NASA’s Ingenuity Mars Helicopter is the first aircraft humanity has sent to another planet to attempt powered, controlled flight. If its experimental flight test program succeeds, the data returned could benefit future explorations of the Red Planet – including those by astronauts – by adding the aerial dimension, which is not available today.Taking to the air would give scientists a new perspective on a region’s geology and even allow them to peer into areas that are too steep or slippery to send a rover.
The Mars Helicopter, Ingenuity, is a technology demonstration to test powered flight on another world for the first time. Once the team finds a suitable "helipad" location, the rover will release Ingenuity to perform a series of test flights over a 30-Martian-day experimental window beginning sometime in the spring.
For the first flight, the helicopter will take off a few feet from the ground, hover in the air for about 20 to 30 seconds, and land. That will be a major milestone: the very first powered flight in the extremely thin atmosphere of Mars. After that, the team will attempt additional experimental flights of incrementally farther distance and greater altitude. After the helicopter completes its technology demonstration, Perseverance will continue its scientific mission.
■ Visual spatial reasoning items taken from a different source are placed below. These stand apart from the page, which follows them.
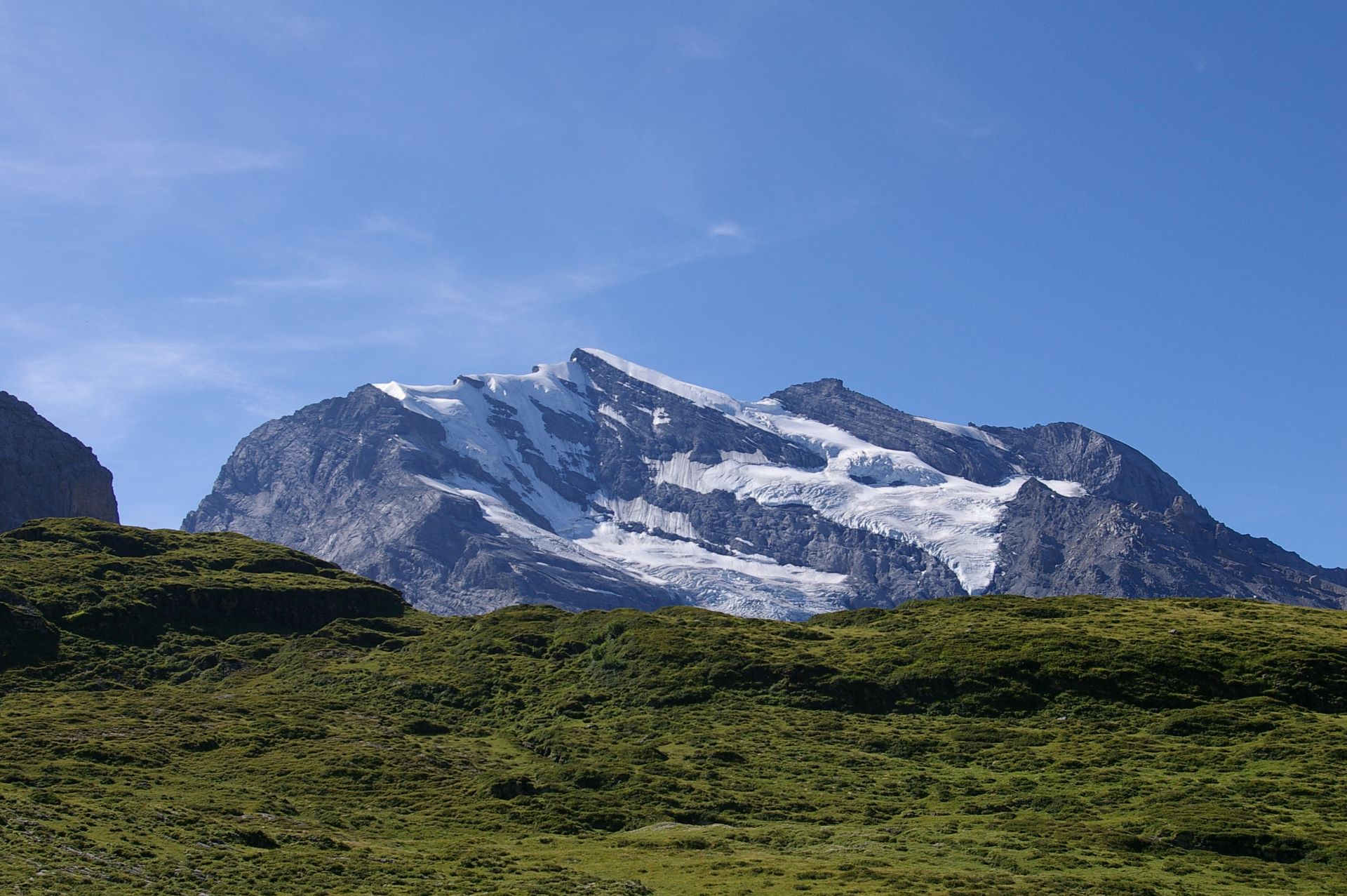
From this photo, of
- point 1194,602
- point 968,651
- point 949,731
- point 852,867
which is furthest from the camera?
point 1194,602

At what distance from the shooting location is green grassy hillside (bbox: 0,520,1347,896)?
65188 millimetres

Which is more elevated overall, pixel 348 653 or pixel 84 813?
pixel 348 653

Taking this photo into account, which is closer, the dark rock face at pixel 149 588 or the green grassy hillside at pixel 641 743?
the green grassy hillside at pixel 641 743

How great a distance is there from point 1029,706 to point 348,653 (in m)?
60.2

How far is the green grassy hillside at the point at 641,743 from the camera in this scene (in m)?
65.2

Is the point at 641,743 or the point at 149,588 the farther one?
the point at 149,588

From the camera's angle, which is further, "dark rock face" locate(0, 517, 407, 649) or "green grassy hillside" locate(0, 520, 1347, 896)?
"dark rock face" locate(0, 517, 407, 649)

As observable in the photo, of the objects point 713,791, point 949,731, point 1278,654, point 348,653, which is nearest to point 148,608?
point 348,653

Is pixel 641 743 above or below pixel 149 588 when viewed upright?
below

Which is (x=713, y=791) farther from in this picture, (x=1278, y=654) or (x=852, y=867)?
(x=1278, y=654)

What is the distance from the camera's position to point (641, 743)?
95688mm


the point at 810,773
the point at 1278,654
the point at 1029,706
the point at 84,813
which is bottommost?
the point at 84,813

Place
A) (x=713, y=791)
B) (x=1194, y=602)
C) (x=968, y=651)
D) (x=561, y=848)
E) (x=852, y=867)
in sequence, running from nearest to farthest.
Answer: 1. (x=852, y=867)
2. (x=561, y=848)
3. (x=713, y=791)
4. (x=968, y=651)
5. (x=1194, y=602)

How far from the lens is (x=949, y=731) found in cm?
9500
Ingenuity will use solar power to charge its batteries and rely on internal heaters to maintain operational temperatures during the cold Martian nights. After receiving commands from Earth relayed through the rover, each test flight is performed without real-time input from Mars Helicopter mission controllers. The helicopter is designed to fly, land, communicate, manage its energy, and keep warm autonomously. Innovative mathematical algorithms will allow flight in the thin atmosphere, keep track of the helicopter’smovements, and ensure it remains on the planned flight path.
Mars Sample Return
The most ambitious and exciting objective of this mission is that the Perseverance rover will gather samples from Martian rocks and soil using its drill. The rover will then store the sample cores in tubes on the Martian surface. This entire process is called "sample caching". Mars 2020 will be the first mission to demonstrate this on Mars. It could potentially pave the way for future missions that could collect the samples and return them to Earth for intensive laboratory analysis. The first scientific focus of NASA’s Perseverance rover is a rock named “Máaz”.
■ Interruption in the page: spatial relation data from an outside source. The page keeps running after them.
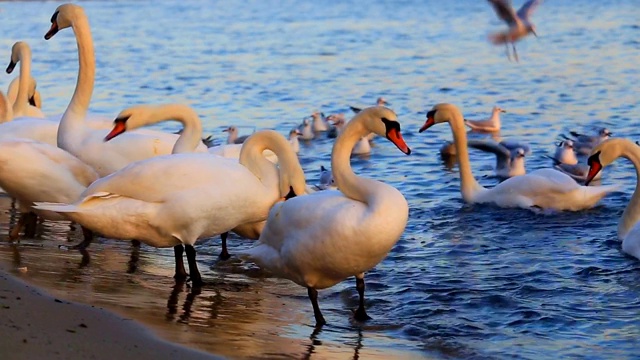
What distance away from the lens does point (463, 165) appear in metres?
10.8

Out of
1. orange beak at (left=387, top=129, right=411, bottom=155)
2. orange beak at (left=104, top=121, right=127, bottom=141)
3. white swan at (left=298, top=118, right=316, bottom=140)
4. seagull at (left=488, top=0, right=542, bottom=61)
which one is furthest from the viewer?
white swan at (left=298, top=118, right=316, bottom=140)

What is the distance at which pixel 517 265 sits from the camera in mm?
7988

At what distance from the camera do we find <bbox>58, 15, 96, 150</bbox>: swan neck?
9.14m

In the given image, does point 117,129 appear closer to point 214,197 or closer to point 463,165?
point 214,197

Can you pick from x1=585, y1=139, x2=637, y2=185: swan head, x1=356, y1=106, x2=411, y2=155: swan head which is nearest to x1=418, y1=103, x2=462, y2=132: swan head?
x1=585, y1=139, x2=637, y2=185: swan head

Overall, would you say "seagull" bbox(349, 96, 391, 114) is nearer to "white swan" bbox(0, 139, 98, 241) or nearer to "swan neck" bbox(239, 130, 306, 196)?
"swan neck" bbox(239, 130, 306, 196)

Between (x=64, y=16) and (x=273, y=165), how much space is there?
3.11m

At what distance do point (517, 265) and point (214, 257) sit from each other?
2.11 metres

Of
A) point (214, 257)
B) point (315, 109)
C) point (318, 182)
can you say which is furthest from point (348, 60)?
point (214, 257)

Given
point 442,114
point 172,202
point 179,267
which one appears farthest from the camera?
point 442,114

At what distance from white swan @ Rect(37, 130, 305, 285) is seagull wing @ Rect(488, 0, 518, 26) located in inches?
101

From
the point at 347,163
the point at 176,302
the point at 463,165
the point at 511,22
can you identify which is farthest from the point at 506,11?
the point at 176,302

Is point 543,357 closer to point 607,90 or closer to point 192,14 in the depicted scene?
point 607,90

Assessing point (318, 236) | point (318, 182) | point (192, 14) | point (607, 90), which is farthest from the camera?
point (192, 14)
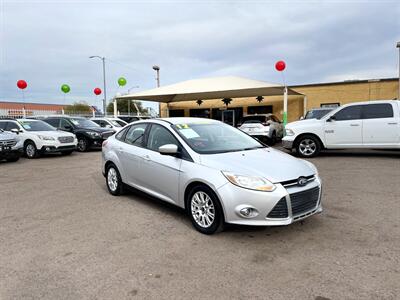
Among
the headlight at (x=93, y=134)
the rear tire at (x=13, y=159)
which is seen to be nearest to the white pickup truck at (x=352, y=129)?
the headlight at (x=93, y=134)

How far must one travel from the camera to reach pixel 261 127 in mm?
14578

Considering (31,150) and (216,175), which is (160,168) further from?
(31,150)

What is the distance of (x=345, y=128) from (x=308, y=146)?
128cm

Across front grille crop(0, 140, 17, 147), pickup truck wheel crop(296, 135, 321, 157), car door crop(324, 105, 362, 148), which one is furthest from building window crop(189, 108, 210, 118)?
front grille crop(0, 140, 17, 147)

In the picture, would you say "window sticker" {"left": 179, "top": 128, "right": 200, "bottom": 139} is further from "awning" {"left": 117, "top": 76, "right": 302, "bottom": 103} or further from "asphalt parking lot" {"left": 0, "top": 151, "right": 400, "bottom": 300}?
"awning" {"left": 117, "top": 76, "right": 302, "bottom": 103}

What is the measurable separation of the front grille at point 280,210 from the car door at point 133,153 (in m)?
2.37

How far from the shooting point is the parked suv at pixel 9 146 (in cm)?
1020

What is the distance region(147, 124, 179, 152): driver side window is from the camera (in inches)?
187

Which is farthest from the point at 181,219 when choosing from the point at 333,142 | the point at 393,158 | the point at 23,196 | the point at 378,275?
the point at 393,158

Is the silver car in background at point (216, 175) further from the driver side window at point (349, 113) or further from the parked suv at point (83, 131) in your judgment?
the parked suv at point (83, 131)

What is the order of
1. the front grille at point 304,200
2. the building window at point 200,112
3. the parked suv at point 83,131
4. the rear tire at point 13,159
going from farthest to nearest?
1. the building window at point 200,112
2. the parked suv at point 83,131
3. the rear tire at point 13,159
4. the front grille at point 304,200

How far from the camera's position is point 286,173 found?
12.4 ft

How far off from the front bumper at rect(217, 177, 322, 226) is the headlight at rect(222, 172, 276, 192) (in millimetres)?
43

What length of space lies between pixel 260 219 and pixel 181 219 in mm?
1417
Welcome to “Máaz.”— NASA's Perseverance Mars Rover (@NASAPersevere) March 11, 2021
My team is working with the Navajo Nation and @NNPrezNez, who are sharing their language to help us informally name features I’m exploring on Mars, like:
tsé lichíí (red rock)
séítah (amongst the sand)
Learn more: https://t.co/lqy0K1zz6N pic.twitter.com/B50gfRNR3D
Mars Sample Return (MSR) is a proposed mission to return samples from the surface of Mars to Earth. The mission would use robotic systems and a Mars ascent rocket to collect and send samples of Martian rocks, soils and atmosphere to Earth for detailed chemical and physical analysis. The mission is being planned jointly with the European Space Agency (ESA). MSR will allow scientists on Earth to study samples collected by Perseverance to search for definitive signs of past life using instruments too large and complex to send to the Red Planet.
Bringing Mars samples back to Earth will allow scientists across the world to examine the specimens using sophisticated instruments too large and too complex to send to Mars, and will allow future generations to study them using technology not yet available. Curating the samples on Earth will allow the science community to test new theories and models as they are developed, much as the Apollo samples returned from the Moon have done for decades.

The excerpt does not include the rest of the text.